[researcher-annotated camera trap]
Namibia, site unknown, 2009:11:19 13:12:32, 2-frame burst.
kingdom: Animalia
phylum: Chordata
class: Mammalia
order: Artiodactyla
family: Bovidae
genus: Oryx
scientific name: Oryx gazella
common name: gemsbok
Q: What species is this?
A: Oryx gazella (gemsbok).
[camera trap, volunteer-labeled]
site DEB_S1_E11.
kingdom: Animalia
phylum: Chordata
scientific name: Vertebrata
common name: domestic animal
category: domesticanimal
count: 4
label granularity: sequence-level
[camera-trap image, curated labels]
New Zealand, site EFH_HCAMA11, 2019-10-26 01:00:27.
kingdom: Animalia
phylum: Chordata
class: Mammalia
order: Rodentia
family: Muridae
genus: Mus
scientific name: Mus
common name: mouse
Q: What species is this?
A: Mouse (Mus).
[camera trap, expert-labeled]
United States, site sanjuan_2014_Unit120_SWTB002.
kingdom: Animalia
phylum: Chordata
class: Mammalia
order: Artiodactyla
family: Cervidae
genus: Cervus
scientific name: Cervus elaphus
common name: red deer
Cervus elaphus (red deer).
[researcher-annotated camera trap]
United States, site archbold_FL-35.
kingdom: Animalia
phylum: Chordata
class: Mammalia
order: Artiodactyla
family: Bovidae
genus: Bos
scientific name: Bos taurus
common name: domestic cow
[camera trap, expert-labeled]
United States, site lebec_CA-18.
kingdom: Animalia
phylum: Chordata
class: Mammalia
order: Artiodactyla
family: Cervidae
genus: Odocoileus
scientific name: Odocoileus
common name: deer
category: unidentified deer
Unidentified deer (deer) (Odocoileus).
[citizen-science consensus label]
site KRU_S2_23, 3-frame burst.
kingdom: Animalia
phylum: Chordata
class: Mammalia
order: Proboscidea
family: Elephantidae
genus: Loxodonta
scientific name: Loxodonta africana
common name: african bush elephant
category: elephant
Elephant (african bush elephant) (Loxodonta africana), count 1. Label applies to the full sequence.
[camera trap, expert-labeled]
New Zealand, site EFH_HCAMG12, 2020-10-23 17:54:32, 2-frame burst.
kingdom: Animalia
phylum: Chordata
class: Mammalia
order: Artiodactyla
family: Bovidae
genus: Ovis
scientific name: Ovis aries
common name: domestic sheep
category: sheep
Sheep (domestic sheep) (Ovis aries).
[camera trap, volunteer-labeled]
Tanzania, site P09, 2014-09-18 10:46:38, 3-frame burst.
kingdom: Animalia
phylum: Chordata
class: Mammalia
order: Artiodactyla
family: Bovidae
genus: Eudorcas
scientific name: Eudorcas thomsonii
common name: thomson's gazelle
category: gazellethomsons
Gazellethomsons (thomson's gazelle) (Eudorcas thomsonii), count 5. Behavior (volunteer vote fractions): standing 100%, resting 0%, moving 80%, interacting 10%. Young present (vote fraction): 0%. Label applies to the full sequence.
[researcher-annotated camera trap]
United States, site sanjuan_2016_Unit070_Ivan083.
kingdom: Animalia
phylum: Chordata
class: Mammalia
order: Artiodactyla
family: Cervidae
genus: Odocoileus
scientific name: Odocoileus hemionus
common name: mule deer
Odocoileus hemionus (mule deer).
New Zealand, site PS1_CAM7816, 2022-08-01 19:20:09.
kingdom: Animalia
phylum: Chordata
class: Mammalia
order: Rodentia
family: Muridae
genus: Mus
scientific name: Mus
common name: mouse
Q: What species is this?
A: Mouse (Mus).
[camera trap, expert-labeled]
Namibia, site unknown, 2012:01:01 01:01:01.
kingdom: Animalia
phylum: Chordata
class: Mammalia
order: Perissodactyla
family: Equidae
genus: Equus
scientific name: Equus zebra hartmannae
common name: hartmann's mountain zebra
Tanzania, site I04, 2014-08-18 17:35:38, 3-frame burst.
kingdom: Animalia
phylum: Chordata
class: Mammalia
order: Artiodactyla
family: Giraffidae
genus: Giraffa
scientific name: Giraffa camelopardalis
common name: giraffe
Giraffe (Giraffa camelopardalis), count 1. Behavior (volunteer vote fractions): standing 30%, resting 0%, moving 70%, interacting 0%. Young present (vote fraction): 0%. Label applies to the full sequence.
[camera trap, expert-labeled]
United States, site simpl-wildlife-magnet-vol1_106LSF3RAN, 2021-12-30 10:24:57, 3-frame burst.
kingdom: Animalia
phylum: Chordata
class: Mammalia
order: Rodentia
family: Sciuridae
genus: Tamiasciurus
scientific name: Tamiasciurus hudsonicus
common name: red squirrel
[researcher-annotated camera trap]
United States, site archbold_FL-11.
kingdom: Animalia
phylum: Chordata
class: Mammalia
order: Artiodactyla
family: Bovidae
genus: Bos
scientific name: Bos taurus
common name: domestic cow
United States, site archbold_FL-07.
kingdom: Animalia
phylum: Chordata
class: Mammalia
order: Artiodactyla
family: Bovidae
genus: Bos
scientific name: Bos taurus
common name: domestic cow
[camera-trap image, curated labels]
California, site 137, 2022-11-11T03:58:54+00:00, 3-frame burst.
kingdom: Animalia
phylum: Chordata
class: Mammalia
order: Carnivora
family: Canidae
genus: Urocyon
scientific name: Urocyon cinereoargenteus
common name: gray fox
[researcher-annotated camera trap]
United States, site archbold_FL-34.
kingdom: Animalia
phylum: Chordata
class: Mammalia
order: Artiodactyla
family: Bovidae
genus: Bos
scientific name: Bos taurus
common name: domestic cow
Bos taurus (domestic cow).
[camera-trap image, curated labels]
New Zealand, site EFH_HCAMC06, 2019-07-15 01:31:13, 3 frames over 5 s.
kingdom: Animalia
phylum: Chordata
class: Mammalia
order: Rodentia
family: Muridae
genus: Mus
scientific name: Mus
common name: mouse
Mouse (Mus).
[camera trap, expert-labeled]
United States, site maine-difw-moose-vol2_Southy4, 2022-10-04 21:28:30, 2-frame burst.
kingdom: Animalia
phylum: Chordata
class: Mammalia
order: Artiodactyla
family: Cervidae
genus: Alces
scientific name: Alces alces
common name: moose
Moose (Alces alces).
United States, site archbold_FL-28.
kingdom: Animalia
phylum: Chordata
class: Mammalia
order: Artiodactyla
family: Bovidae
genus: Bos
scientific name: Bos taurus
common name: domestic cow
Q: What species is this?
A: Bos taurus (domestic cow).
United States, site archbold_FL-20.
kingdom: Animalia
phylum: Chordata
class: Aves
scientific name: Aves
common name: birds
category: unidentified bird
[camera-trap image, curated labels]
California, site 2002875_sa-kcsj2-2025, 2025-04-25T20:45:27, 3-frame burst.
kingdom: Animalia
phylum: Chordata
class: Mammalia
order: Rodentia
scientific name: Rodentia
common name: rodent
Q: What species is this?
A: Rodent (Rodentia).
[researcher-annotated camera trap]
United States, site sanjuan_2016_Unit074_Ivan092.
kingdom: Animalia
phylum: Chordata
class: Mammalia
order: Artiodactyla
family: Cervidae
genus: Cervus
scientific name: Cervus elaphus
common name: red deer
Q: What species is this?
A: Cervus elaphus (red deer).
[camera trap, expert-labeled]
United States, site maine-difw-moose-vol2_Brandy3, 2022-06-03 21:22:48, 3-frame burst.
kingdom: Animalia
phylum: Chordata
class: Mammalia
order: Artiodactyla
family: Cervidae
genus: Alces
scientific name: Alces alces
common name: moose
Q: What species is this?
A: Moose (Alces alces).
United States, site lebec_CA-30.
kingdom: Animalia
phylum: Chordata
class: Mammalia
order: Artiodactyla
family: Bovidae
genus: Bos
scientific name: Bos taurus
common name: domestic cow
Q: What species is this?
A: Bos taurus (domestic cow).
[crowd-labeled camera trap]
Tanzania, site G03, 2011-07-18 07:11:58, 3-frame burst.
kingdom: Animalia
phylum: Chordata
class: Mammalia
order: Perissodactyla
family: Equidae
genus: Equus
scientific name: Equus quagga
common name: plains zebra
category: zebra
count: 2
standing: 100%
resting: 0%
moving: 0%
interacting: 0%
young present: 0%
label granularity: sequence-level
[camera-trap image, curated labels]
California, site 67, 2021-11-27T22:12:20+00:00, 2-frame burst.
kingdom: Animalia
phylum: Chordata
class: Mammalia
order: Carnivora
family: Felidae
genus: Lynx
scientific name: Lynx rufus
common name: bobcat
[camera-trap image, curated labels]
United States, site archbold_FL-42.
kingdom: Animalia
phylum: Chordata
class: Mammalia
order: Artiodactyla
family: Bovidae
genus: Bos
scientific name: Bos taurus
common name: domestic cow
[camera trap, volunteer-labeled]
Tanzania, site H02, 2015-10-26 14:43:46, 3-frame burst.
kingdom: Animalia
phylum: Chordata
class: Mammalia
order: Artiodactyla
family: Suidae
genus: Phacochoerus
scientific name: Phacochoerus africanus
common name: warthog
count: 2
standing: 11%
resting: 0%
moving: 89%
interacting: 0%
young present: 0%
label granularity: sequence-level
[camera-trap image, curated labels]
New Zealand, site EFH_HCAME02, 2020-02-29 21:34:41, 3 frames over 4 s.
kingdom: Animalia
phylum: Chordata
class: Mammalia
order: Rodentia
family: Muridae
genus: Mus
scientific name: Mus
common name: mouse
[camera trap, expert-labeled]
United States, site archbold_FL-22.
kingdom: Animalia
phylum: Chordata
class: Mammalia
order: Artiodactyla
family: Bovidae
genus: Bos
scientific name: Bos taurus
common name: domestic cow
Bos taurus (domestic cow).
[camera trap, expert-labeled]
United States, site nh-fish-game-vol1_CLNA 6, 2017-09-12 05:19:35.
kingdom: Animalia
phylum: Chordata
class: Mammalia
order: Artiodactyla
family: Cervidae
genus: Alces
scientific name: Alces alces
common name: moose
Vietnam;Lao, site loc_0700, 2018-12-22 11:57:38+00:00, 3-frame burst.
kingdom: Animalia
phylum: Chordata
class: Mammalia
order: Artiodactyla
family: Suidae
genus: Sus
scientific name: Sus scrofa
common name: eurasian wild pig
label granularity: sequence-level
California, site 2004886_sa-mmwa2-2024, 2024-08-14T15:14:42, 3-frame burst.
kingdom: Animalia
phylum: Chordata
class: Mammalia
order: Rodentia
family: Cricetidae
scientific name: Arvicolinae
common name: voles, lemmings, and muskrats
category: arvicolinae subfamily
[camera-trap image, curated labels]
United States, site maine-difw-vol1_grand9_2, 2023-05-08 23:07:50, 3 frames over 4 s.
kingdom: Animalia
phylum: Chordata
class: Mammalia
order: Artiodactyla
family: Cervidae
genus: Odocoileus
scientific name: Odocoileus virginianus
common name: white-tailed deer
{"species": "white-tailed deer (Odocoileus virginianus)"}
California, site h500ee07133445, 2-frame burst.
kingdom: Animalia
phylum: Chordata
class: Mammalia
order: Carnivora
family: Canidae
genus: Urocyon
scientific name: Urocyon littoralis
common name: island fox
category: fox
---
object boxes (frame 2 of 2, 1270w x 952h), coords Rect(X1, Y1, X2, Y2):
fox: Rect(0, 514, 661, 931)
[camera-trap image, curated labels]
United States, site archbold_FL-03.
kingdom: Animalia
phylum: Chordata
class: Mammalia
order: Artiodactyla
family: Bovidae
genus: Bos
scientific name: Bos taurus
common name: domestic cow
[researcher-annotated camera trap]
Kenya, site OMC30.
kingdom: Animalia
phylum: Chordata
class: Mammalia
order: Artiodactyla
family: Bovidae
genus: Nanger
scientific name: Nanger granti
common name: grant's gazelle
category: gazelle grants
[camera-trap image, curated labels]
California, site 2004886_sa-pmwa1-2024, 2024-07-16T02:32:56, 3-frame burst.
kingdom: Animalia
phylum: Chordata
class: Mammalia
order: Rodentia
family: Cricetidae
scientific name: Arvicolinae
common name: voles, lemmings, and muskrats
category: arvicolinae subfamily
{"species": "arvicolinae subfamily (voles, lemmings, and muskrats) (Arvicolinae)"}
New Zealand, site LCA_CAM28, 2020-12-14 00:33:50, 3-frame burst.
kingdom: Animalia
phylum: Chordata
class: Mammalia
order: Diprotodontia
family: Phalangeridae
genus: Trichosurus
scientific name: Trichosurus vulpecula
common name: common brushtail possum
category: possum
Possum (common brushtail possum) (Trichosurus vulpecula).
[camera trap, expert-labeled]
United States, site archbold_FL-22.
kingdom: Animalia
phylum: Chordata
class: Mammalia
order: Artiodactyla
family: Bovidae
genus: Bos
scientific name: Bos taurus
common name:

• • • • •

Quote exactly and only the lines from the one holding "category: possum" through the end of the data.

category: possum
Possum (common brushtail possum) (Trichosurus vulpecula).
[camera trap, expert-labeled]
United States, site archbold_FL-22.
kingdom: Animalia
phylum: Chordata
class: Mammalia
order: Artiodactyla
family: Bovidae
genus: Bos
scientific name: Bos taurus
common name:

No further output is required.